> **Given problem a**
Check each statement against the passage on the 1840 election and answer yes or no, quoting the words of the passage that decide it: (i) The Whigs chose Clay as their candidate in 1840. (ii) John Tyler was the Whig nominee for Vice-President. (iii) Van Buren polled 1,128,702 votes.

> **Quoted passage**
It proved good politics for the Whigs in 1840 to pass over Clay and
adopt as their candidate William Henry Harrison. He had indeed been
unsuccessful in 1836, owing to the great popularity of Jackson, all
whose influence went for Van Buren; but now that "Little Van," or
"Matty," as Jackson used to call him, stood alone, Harrison had a better
chance. His political record had been inconspicuous but honorable.
Nothing could be alleged against his character. He was a gentleman of
some ability, while his brilliant military record in 1812, now revived
to the minutest detail, gave him immense popularity. Every surviving
Tippecanoe or Thames veteran stumped his vicinity for the old war-horse.
Many wavering Democrats in the South, especially those of the
nullification stripe, were toled to the whig ticket by the nomination of
John Tyler for Vice-President. "Tippecanoe and Tyler too" rang through
the land as the whig watchword for the campaign. During the
electioneering every hamlet was regaled with portrayals of Harrison's
simple farm life at North Bend, where, a log cabin his dwelling, and
hard cider--so one would have supposed--his sole beverage, he had been a
genuine Cincinnatus. "Tippecanoe and Tyler" were therefore elected;
their popular vote numbering 1,275,017, against 1,128,702 polled for Van
Buren.

William Henry Harrison
From a Copy at the Corcoran Art Gallery of a painting by Beard in 1840.

> **Data provided**
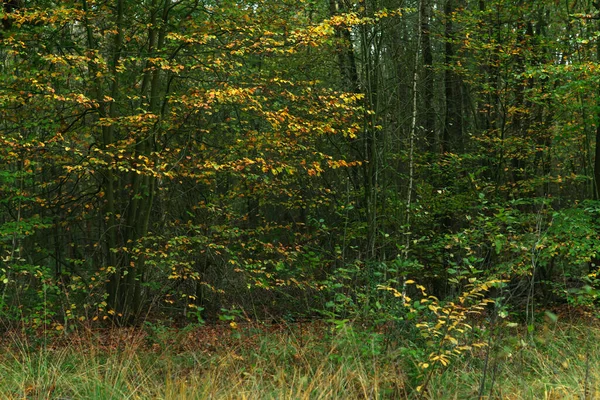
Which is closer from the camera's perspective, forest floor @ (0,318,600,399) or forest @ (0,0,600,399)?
forest floor @ (0,318,600,399)

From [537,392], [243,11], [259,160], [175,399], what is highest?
[243,11]

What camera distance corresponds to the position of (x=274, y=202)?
12.2 m

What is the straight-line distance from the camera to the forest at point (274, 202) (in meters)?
5.16

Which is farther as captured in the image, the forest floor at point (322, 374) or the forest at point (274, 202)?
the forest at point (274, 202)

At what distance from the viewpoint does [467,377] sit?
4.71 meters

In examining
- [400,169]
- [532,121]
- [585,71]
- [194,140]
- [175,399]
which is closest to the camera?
[175,399]

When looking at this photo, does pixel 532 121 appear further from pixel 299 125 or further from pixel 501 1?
pixel 299 125

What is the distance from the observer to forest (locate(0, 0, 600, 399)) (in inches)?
203

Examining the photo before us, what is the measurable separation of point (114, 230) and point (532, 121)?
8.56 metres

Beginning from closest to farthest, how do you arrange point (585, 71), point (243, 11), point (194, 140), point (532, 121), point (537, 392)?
point (537, 392)
point (585, 71)
point (243, 11)
point (194, 140)
point (532, 121)

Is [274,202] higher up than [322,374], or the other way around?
[274,202]

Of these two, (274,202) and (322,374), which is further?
(274,202)

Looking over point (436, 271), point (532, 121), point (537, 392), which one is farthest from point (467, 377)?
point (532, 121)

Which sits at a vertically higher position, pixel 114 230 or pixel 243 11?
pixel 243 11
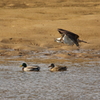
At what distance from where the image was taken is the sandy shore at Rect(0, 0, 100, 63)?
18.4 m

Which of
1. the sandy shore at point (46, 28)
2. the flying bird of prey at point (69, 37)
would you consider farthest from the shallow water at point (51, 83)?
the sandy shore at point (46, 28)

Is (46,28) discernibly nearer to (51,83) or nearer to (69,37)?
(51,83)

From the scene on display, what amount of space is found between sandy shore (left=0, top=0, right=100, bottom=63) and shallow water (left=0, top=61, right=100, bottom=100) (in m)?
2.71

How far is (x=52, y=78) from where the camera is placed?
514 inches

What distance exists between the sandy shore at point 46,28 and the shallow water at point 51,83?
8.89 ft

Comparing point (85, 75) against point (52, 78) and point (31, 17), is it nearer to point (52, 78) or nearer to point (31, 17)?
point (52, 78)

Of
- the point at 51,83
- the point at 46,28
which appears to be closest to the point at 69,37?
the point at 51,83

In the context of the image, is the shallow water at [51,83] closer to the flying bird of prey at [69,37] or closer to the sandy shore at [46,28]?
the flying bird of prey at [69,37]

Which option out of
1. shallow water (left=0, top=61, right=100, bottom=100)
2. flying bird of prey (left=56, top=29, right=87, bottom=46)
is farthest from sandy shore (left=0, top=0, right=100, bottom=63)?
flying bird of prey (left=56, top=29, right=87, bottom=46)

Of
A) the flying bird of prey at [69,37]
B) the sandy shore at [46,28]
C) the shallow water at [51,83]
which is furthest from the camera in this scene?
the sandy shore at [46,28]

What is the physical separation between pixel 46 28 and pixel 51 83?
11.0 metres

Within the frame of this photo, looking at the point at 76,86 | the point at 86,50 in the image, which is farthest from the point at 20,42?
the point at 76,86

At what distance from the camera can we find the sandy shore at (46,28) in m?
18.4

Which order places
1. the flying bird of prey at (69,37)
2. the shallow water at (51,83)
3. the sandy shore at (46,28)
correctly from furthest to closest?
1. the sandy shore at (46,28)
2. the shallow water at (51,83)
3. the flying bird of prey at (69,37)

> **Given problem b**
Print the lines of the entries from the one containing "When looking at" down to the one containing "8.56 metres", both included, with every character unchanged.

> **Complete output a**
(i) No: "It proved good politics for the Whigs in 1840 to pass over Clay and adopt as their candidate William Henry Harrison."
(ii) Yes: "the nomination of John Tyler for Vice-President"
(iii) Yes: "1,128,702 polled for Van Buren"

> **Complete output b**
When looking at this photo, does pixel 532 121 appear further from pixel 299 125 or further from pixel 501 1?
pixel 299 125

What is the distance from the observer to forest (locate(0, 0, 600, 399)) (in inches)?
203

Examining the photo before us, what is the measurable separation of point (114, 230) and point (532, 121)?
8.56 metres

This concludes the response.